Military Records of Peter Hasselbacher, 1778-83

As far as I previously knew, there was only a single "official" reference to Peter Hasselbacher's service in the British military. Peter's name was said to appear in a list of soldiers who did not return to Germany at the end of the Revolutionary War. In fact, such a list is easily found on the internet on the website of Herr Seidel, a scholar of the Ansbach/ Bayreuth Regiment with a special interest in the non-returning soldiers. Herr Siedel's list had a notation that Peter came from the village of Münchsteinach, but the source of that information is not known to me. Here is the information from Herr Seidel's website that many of you already had.

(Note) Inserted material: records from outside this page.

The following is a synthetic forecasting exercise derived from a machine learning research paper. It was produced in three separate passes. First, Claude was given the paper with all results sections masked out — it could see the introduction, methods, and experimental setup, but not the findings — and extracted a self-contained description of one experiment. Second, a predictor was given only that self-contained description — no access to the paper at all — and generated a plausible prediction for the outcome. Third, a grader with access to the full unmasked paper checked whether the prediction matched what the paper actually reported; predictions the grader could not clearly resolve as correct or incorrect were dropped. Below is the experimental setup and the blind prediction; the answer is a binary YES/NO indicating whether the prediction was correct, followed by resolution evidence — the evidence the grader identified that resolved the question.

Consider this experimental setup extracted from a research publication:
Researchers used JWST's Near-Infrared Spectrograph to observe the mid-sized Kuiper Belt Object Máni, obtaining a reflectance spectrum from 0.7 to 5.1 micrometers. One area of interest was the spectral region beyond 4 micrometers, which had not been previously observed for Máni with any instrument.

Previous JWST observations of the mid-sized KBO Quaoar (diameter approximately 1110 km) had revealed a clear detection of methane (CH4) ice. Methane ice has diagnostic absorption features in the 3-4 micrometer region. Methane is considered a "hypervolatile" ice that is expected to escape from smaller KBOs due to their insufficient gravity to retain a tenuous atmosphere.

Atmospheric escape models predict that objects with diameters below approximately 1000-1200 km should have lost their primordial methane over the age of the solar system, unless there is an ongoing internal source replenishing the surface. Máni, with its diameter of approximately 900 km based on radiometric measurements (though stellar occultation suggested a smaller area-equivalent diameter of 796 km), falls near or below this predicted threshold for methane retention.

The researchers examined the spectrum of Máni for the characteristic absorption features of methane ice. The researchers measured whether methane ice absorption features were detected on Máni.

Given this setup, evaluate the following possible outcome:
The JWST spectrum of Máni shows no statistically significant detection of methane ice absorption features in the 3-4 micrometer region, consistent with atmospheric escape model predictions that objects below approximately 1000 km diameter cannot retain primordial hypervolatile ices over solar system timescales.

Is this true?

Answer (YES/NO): YES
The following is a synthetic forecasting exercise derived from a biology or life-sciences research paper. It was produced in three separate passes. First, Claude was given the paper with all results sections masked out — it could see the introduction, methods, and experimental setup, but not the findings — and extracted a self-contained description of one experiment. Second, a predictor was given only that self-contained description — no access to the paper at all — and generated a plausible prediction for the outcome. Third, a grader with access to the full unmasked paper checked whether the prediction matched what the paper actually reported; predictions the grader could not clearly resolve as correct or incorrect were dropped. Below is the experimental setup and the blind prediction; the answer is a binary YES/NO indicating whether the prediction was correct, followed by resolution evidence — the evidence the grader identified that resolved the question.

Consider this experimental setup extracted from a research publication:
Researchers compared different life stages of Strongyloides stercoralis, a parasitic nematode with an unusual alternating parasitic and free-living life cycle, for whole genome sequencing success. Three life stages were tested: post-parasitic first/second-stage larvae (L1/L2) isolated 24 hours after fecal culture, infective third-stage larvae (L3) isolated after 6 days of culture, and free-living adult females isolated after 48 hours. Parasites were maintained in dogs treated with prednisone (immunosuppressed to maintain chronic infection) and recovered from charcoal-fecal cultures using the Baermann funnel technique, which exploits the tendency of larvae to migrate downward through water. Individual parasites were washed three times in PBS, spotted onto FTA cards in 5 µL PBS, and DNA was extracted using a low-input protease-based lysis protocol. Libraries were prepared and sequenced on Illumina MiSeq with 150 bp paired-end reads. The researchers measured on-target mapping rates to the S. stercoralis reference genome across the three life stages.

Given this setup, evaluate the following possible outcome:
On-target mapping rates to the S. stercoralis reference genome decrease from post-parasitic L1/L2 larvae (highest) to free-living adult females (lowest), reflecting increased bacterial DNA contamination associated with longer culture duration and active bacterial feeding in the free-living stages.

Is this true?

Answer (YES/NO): NO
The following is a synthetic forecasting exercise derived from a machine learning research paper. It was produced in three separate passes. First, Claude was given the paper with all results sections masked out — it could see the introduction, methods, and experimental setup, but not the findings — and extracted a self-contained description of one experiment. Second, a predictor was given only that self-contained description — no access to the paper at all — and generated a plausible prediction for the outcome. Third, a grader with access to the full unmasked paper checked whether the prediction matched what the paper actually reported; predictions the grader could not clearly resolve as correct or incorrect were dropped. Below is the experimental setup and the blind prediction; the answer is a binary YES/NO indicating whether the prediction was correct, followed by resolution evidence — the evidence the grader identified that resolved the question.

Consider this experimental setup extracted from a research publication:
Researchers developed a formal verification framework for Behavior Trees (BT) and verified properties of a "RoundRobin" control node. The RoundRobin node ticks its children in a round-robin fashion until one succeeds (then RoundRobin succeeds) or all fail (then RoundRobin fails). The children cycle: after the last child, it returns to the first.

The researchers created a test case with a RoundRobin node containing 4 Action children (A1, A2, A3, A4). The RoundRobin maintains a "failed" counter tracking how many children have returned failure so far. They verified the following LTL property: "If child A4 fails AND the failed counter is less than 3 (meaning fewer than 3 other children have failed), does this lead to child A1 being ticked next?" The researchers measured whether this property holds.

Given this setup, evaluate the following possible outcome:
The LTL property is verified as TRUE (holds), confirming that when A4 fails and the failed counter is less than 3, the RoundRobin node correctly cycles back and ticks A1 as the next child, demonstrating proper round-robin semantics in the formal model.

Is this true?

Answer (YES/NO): YES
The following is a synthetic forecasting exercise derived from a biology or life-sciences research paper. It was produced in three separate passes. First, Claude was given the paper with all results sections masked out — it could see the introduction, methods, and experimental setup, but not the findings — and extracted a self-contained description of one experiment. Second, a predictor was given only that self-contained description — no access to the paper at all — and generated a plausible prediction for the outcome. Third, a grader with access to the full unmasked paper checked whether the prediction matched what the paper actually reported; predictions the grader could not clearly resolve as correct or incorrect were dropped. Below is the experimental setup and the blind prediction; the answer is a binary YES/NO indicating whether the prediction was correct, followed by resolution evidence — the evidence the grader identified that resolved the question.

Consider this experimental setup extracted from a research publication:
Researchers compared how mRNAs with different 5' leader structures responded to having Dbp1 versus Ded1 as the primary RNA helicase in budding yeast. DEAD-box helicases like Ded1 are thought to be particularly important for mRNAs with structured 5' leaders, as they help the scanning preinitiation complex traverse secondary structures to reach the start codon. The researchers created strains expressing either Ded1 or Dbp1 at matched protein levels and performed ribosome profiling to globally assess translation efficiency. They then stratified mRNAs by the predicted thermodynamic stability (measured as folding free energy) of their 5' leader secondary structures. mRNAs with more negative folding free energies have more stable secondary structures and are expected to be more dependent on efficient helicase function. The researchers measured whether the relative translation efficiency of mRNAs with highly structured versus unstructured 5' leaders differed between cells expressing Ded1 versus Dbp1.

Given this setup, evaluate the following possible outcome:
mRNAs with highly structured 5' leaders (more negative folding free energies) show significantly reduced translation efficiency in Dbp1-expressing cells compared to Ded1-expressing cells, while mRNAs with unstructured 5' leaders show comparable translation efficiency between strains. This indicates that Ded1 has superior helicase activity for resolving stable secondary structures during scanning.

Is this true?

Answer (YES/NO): NO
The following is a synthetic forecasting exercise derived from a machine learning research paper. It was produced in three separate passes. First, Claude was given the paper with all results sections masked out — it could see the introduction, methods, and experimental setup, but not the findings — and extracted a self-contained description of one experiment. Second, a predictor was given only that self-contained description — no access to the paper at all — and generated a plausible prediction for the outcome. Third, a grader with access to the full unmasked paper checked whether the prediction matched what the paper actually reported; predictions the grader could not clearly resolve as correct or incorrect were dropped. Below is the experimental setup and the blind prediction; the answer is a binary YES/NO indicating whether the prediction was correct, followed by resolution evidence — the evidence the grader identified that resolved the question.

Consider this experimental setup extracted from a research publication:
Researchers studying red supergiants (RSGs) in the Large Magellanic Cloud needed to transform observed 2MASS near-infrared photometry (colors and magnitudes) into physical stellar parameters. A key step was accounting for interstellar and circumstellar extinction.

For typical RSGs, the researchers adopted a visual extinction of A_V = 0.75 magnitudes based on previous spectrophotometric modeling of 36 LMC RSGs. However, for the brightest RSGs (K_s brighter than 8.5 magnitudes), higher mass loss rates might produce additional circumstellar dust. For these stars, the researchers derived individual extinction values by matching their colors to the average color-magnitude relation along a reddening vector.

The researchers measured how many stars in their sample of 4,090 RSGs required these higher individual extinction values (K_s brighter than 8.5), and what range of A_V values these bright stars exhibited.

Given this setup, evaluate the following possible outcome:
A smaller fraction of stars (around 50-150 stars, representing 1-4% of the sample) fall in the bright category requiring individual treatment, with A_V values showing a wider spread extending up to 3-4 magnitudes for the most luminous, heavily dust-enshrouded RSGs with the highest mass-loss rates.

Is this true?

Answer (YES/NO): NO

From Complete list of soldiers from the Ansbach-Bayreuth regiments who deserted or stayed in North America after the war. (From J. Seidel)
ID 252 of 714
Surname Hasselbacher
Given Name Peter
Rank Gemeiner  (Private?)
Regiment A IV  (Ansbach Regiment 4th Company)
Status Abwescend seit  (Absent since)
Last mentioned Juni 1783
Born Münchsteinach

This was wonderful information, seeming to confirm his birthplace and the family legend that he was a conscripted German soldier. What the information did not tell us was when he came to America. After the first main force shipped in March 1777, there were several ergänzung, or reinforcements, any one of which might have included Peter.   Additionally, the date Peter was declared "Abwescend" is not easily interpretable, leading some to have speculated that he deserted from the Long Island, NY staging area. However, June 1783 is the date given to most or all of the Abwescend, suggesting that it was a date assigned more for the administrative "closing of the books," than an actual date the soldiers left the regiment.

Two things happened toward the end of this past summer that shed new light and pointed to new directions for inquiry.   The first was when Craig Hazelbaker and his colleagues in Europe were able to find Peter's name in a muster list of soldiers departing Europe for America in 1777.

Ansbach-Bayreuther Truppen
Muster rolls Nijmegen [Netherlands]
Source:  Public Record Office [England],  SP 81/187
2.) Captain v. Ellrodt       25th March 1777
Company 2, No. 108
Name: Hasselbacher, Peter
Rank: soldier

“That means, that on the muster rolls of Nijmegen, where the troops were put on ships for England, he was in Captain v. Ellrodt's company of the Ansbach regiment. It is listed here as second company of all 12 Ansbach-Bayreuth companies, but it was the 4th company in the battalion counting.”

Courtesy of Horst Lochner
by way of Andy Braeunling of Germany, and Craig Hazelbaker

I had somehow (incorrectly) understood that the departure lists were no longer in existence. With this spectacular find, we have "hard" primary documentation of Peter's conscription, and specifically, the date of his departure.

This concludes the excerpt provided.